## Source excerpt
☆ ☆ ☆ ☆ ☆ ☆ ☆

As the server, you can now either send 3G of (bogus) data followed by
the concluding normal response with error set, or you can immediately
send the normal response with error set and skip sending the remaining
3G of data.

I guess what I need to add is that in transmission phase, most commands
have exactly one response per request; but commands may document
scenarios where there will be multiple responses to a single request.
NBD_CMD_READ uses the multiple responses to make partial read and error
handling possible.

> 
> And this section seems at odds with the section below (starting
> "Conversely" which describes an offset/length scheme not detailed
> above.
> 
> I think you are saying that there can be one or more of these
> structured replies in reference to any request, in which
> case it should be made clearer, and not wait until NBD_CMD_READ.

Not for ANY request, but only for commands that document it.  I envision
that our proposal for NBD_CMD_GET_LBA_STATUS (or whatever we name it)
will always use a single structured reply (if error is set, the payload
is empty; otherwise, the payload is variable-sized but the length is
part of the structured reply header).  So far, only NBD_CMD_READ has a
reason for multiple replies.


>> +* `NBD_CMD_READ`
>> +
>> +  If `NBD_FLAG_C_STRUCTURED_REPLY` was not negotiated, then a read
>> +  request MUST always be answered by a single response (with magic
>> +  0x67446698 `NBD_REPLY_MAGIC`); the response MUST include length
>> +  bytes of data according to the client's request, although those
>> +  bytes MAY be invalid if an error is returned, and the connection
>> +  MUST if an error occurs after a header claiming no error.
> 
> Word(s) apparently missing after "MUST" on last line. "MUST be
> closed by the server" I think.

Yep. Will fix in v2.


>> +
>> +  The server MUST ensure that each read chunk lies within the original
>> +  offset and length of the original client request, MUST NOT send read
>> +  chunks that would cover the same offset more than once, and MUST
>> +  send at least one byte of data in addition to the offset field of
>> +  each read chunk.  The server MAY send read chunks out of order, and
>> +  may interleave other responses between read replies.
> 
> I can see why it's attractive from the server's point of view to
> support out of order replies - for instance an NBD server with a back
> end like Ceph could use this to launch requests simultaneously to
> multiple backend stores.

☆ ☆ ☆ ☆ ☆ ☆ ☆

## Dataset rows
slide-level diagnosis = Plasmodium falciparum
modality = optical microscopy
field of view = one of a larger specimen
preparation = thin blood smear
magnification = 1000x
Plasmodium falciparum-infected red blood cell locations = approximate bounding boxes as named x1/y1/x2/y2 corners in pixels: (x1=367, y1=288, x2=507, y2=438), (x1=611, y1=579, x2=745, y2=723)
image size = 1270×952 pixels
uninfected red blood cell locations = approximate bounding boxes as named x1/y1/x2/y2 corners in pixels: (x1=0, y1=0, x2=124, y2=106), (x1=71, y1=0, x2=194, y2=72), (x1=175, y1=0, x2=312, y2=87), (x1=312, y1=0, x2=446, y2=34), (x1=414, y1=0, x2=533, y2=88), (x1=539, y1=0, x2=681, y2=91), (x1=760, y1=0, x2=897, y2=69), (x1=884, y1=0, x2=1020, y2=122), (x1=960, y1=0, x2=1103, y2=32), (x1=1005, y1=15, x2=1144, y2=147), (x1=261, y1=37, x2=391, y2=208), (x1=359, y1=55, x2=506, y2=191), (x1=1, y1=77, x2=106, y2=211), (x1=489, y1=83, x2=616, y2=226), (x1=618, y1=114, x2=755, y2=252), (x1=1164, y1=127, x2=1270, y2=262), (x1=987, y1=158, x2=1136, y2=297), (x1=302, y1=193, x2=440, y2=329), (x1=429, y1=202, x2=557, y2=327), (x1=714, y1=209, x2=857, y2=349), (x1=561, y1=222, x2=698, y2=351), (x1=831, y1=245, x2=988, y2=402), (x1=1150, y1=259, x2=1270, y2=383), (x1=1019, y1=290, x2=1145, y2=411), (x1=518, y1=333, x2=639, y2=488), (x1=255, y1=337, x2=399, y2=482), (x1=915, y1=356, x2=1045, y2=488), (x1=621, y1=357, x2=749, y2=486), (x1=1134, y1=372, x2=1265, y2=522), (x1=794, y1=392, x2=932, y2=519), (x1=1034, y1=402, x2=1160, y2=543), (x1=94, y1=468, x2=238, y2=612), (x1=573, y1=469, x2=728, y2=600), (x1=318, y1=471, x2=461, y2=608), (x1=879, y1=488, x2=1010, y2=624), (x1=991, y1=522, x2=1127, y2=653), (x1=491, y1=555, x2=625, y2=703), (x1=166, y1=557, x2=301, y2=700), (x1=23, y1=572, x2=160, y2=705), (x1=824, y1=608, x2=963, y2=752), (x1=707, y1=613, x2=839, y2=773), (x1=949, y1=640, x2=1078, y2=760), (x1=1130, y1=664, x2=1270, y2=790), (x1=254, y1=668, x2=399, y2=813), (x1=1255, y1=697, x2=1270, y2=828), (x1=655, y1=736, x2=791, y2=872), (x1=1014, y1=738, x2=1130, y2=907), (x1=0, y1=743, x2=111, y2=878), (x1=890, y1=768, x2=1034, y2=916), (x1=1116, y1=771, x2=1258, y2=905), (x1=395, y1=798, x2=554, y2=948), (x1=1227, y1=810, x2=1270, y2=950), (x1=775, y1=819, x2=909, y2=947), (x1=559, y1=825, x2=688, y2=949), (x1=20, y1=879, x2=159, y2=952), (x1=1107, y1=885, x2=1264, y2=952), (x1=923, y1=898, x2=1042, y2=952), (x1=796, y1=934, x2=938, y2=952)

☆ ☆ ☆ ☆ ☆ ☆ ☆

## Requirements
A – Condense the paragraph of the NBD protocol discussion that begins "Not for ANY request" into a bulleted list that keeps its main facts.
B – Quote the part of the NBD protocol discussion that opens with the words containing "As the server, you" and closes with "3G of data.".
The data above have no connection to the NBD protocol discussion.

## The solutions
A –
- Multiple structured replies are allowed only for commands that document them, not for every request.
- The proposed NBD_CMD_GET_LBA_STATUS (name not yet settled) is expected to always use a single structured reply.
- In that reply, the payload is empty if error is set. Otherwise, the payload is variable-sized, with its length carried in the structured reply header.
- So far, only NBD_CMD_READ has a reason for multiple replies.

B –
As the server, you can now either send 3G of (bogus) data followed by
the concluding normal response with error set, or you can immediately
send the normal response with error set and skip sending the remaining
3G of data.